Bwonsamdie’s eyes flared at her words, his smirk turning absolutely wicked as he stepped closer. “And all who follow you would keep this bargain? To serve me in life, and, in death?”
“Forever.” She answered, her voice calm in only the way the truly desperate could be.
Bwonsamdi took his seat once more, a self-satisfied smirk on his lips, before extending his arm for a shake. “We gotta deal...”
She began to raise her own hand, pausing for barely half a second as a look of hesitation crossed her face.
“Don’t do it, Princess…” Rokhan begged her softly, his eyes wide and pleading as he took a small step closer, only for his face to fall and his eyes to close in disappointment as her features schooled and her arm rose to take the Loa’s own.
The moment their arms were linked in a warrior's greeting the Loa’s power began to transfer into her, the deep purple lines of magic crossing into her body from Bwonsamdi before, with a clap of thunder, they were gone from the temple.
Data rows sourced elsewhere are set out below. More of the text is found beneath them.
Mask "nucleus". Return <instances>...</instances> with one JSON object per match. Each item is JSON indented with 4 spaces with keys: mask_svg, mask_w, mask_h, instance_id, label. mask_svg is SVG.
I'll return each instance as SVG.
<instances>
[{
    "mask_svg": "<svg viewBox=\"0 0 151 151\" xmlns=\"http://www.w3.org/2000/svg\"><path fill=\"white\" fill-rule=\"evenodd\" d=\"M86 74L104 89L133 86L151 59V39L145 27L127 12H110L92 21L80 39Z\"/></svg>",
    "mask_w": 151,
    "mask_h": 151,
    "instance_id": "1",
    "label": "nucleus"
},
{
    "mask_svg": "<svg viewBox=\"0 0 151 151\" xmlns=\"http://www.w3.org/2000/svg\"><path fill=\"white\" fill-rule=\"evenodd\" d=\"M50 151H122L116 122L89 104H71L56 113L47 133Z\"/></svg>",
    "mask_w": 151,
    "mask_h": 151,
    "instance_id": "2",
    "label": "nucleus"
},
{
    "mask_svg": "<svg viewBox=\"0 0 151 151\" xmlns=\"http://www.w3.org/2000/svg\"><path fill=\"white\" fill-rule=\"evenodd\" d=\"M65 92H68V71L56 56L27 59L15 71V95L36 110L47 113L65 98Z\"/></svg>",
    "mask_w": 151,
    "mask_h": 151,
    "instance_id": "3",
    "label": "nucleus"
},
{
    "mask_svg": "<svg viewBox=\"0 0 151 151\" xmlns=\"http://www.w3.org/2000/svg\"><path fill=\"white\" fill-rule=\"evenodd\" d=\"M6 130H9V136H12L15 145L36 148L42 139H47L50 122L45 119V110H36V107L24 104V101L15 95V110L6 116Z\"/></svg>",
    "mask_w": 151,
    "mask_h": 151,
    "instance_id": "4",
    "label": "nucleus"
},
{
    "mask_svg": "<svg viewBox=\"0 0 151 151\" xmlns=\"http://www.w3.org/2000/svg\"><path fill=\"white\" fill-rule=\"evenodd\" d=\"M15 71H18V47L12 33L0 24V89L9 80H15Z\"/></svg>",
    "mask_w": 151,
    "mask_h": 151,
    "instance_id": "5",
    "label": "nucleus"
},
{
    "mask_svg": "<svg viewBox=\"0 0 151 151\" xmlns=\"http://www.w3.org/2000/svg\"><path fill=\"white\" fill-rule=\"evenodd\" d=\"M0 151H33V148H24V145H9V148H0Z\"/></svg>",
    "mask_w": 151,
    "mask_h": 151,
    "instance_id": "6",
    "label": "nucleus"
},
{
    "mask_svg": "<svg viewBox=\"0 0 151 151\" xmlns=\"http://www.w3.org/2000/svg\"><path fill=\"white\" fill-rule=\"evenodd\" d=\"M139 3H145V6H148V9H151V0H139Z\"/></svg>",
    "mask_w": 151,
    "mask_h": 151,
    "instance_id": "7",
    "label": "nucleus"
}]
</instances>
Reappearing in the middle of their camp much to the shock of all the people around the,.
She stared down at her arm in concern as the weight of her actions (as well as the last of the Loa’s power) truly sunk into her. She stared at the offending appendage for a moment before startling as a smaller hand gently rested on her own. She looked up into the warm face of her wife, bright orange eyes glowing in concern as those beautiful features pulled tight across her face.
“Talanji? I...felt something, a moment ago… Has something happened?” She asked softly.
The sight of Telanj’s love had a small smile crossing the Princess’s lips. She was quick to cup her wife’s hand in reassurance as a small smile crossed her lips. She could tell that it didn’t reach her eyes and she would be a fool to believe her wife hadn’t noticed it either.
“Do not worry my beloved wildflower, I have taken care of everything.”